▸ **PAGE EXCERPT**
━━━

Graduation Dates on a Resume?
Should you include graduation dates on your resume? The answer is, “sometimes.” Everything on your resume should be truthful. Secondly, you should supply required information. As important as honesty and required data, your resume should include accomplishments that prove your value. With those three principles in mind, let’s break it down so that you can decide what is best for you.
Is It Truthful?
If you show your graduation date, be truthful. It is never prudent to show a false date. If you are selected for an interview, you will complete an employment applicant and you’ll likely be asked for your graduation date on that application so the employer can verify your degree. Don’t get caught in a lie.
What Is Required Information?

━━━

▸ **SOURCE MATERIAL**
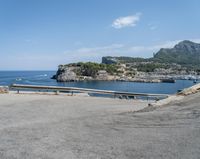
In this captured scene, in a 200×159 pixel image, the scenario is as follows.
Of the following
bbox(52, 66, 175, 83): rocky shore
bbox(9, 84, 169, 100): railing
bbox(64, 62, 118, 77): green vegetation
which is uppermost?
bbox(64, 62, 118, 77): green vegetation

━━━

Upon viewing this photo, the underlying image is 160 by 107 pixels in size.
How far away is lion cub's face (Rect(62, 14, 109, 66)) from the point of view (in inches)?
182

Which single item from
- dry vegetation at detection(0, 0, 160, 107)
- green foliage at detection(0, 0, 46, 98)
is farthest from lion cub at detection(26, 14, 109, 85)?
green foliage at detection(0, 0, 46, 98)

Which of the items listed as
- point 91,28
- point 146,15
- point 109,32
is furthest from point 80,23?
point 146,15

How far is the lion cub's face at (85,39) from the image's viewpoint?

━━━

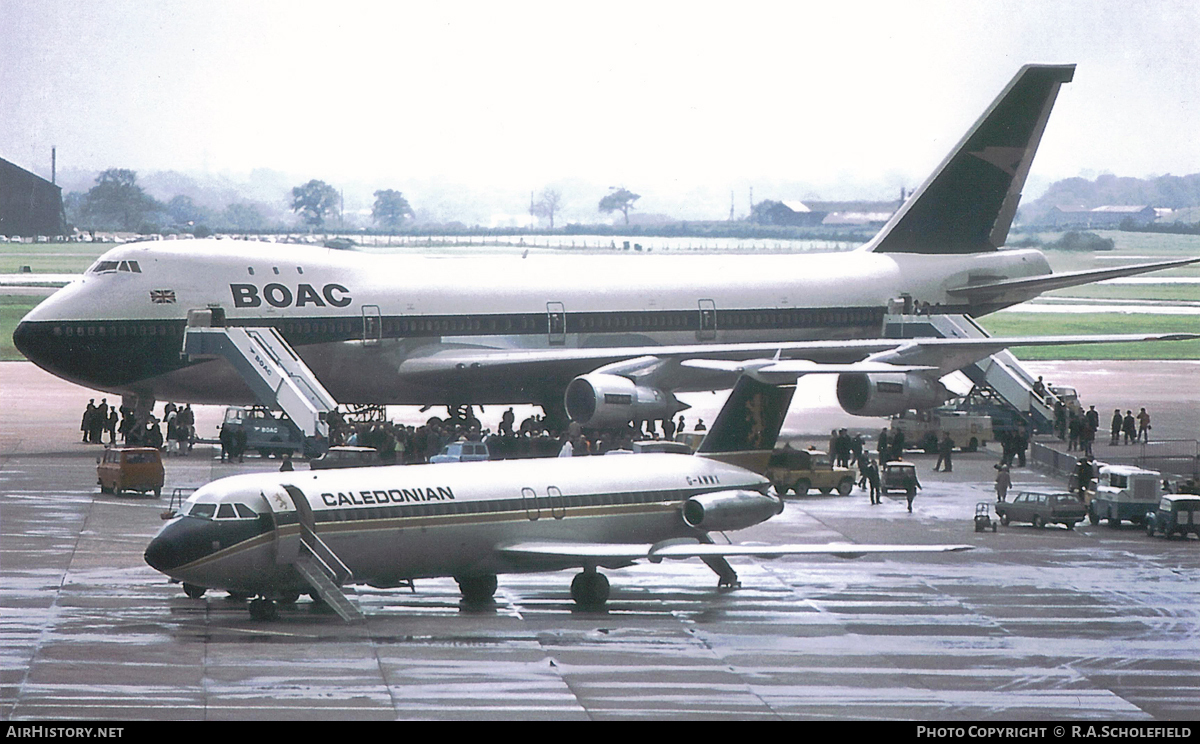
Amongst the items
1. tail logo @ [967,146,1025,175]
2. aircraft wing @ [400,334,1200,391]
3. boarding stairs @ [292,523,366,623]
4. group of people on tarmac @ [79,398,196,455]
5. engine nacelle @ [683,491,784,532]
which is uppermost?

━━━

▸ **EXERCISE REQUIREMENTS**
- 1) Rewrite the resume advice page from "Is It Truthful?" through "caught in a lie.", inclusive, with "prudent" changed to "wise".
- 2) According to the resume advice page, what three principles should guide what goes on a resume?
- 3) Answer from the resume advice page:
(a) What one-word answer does it give to whether graduation dates belong on a resume?
(b) Why will an employer likely ask for your graduation date on the application?

▸ **SOLUTIONS TO THE EXERCISE**
- 1)
Is It Truthful?
If you show your graduation date, be truthful. It is never wise to show a false date. If you are selected for an interview, you will complete an employment applicant and you’ll likely be asked for your graduation date on that application so the employer can verify your degree. Don’t get caught in a lie.

- 2)
- Everything on the resume should be truthful.
- The resume should supply required information.
- The resume should include accomplishments that prove your value.

- 3)
(a) "Sometimes."
(b) So the employer can verify your degree.